One tech speaker described the imperative for government departments to become ‘frontier firms’ – on the journey to embed AI in pretty much everything.
This happens in three stages:
- Using software with embedded AI, e.g. Copilot chat, that’s free to use. This is how people will build skills, so the tech speakers recommended giving it to as many people as possible.
- Become an ‘agent boss’ using agentic AI that can make decisions and have a human in the loop to action next steps, and provide oversight and control.
- Evolve to ‘agentic organisations’ where one person oversees a host of automated agents, doing basic repeatable processes.
How things can change
The speakers shared several use cases that could be explored across government.
For example, one government speaker mentioned a chat app that been trialled to help users interact with 700,000 pages of content more intuitively. Another described a pilot to look at agentic flows where people can get support looking for jobs or educational opportunities that fit around their life and commitments.
A speaker from a large tech firm talked about helping government departments to reimagine process flows from the perspective of customer experience and satisfaction. He described typical calls to a regulator, sometimes about whistleblowing, which can last up to 30 minutes. An AI summary transcript can save an agent 10 minutes after the call – but still there was potential to transform the service for the citizen.
So how can it be pushed further?
What was taking most of the employees’ time, and impacting the customer experience, was what happened after the call – including retrospective call assurance on quality, and compliance teams deciding whether they need to follow up.
The speaker posed the possibility of a real-time quality assurance process, with QAs looking at the live call log, then advising the individual how they can change the course of that call, so there is no need for a retrospective process that can delay action.
A second tech speaker also encouraged delegates to think about how roles will change with AI. He revealed that his software engineering team are finding that Github Copilot consistently writes better, more secure code than developers, so those developers are focusing further up the value chain. As that tech matures, the company is having to think about the whole profession – what does the software engineer of the future look like? They may be prioritising critical thinking, creativity, and how to solve difficult problems using AI.
And adapting to this fundamental role change is a multi-year journey.
Steps to implement the vision
The speakers were asked how government can support staff towards a future-ready vision, and they responded with numerous opportunities – and challenges too.
Firstly, shifting mindsets about the business case for AI – for example, one recommendation was to try not to think about AI adoption as tech spend, but instead see it as investing in ‘digital labour’ that can help people.
Secondly, a people focus is essential – encouraging employees to focus on AI use cases that automate or speed time-consuming parts of their job, e.g. taking and writing up meeting minutes, or day-to-day correspondence.
And thirdly, a cultural change: for example, enabling radical autonomy with a small number of people from different directorates being given AI with guard rails, and permission to explore how they could transform services.

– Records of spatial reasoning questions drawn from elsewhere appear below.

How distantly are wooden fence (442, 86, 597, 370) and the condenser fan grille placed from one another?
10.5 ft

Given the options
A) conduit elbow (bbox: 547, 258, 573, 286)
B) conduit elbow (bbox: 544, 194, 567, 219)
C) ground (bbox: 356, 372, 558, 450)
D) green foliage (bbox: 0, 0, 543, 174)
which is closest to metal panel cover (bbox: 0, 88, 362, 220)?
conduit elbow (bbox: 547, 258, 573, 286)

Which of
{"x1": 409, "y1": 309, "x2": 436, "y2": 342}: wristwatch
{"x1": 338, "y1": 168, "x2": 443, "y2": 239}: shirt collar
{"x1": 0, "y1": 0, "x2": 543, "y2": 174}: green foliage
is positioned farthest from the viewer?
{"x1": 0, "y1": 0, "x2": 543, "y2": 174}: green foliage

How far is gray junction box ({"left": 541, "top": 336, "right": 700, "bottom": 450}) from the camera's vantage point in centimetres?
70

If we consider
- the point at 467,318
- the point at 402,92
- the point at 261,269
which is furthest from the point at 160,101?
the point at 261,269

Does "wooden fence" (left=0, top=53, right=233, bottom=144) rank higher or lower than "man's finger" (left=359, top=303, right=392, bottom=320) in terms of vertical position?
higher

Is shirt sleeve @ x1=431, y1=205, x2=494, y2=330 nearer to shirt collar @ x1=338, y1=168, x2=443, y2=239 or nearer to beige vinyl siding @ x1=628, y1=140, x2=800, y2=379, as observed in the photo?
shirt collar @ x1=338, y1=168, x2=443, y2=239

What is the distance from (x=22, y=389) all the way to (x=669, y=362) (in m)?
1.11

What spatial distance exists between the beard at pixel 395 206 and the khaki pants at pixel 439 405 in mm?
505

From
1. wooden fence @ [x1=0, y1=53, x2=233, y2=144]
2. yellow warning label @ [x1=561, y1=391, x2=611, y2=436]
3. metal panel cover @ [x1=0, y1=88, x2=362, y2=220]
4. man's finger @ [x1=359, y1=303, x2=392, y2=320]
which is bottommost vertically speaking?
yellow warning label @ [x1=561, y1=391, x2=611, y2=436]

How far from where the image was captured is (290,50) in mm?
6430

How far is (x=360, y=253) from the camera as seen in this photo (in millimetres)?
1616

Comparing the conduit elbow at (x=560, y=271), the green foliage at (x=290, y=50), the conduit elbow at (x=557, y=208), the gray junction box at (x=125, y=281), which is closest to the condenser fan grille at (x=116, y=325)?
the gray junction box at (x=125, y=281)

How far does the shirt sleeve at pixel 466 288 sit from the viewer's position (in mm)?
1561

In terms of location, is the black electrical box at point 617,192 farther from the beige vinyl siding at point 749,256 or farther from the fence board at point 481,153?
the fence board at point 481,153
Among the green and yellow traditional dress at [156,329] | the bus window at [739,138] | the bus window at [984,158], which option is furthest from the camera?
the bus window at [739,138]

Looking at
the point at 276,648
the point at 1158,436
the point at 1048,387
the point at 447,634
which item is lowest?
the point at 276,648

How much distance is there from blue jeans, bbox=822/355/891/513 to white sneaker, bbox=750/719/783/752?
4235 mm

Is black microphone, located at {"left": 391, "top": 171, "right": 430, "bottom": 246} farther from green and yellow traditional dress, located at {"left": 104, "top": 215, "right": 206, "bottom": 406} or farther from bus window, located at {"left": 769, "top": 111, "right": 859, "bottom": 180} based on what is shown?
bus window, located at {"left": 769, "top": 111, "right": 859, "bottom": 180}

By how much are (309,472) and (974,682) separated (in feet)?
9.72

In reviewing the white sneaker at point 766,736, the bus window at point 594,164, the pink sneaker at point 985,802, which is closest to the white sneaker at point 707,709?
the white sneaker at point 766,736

Another shift a tech speaker encouraged was resetting people’s expectations of AI. Rather than using it to do current processes faster, they should demand that AI delivers results in days rather than weeks – this can surprise everyone.
Finally, another change in perception: computer systems soon won’t involve keys and fields to populate, following a familiar workflow. Instead, we’re going to ask the computer for what we need. One speaker described AI as a smart but flawed assistant that helps people do their job, which needs to be asked the right questions and prompted to fact check the output.
The need for visionary change
AI is something government needs now. Both local government and the NHS need to drive huge efficiencies through digital tech.
Yet the speed of adoption can be constrained. Government needs to embed new mindsets to speed things up, deliver new services faster, and compare it to the right thing rather than the status quo.
All the speakers agreed, if you haven’t yet experimented with AI, you need to do it fast and be bold with what’s possible.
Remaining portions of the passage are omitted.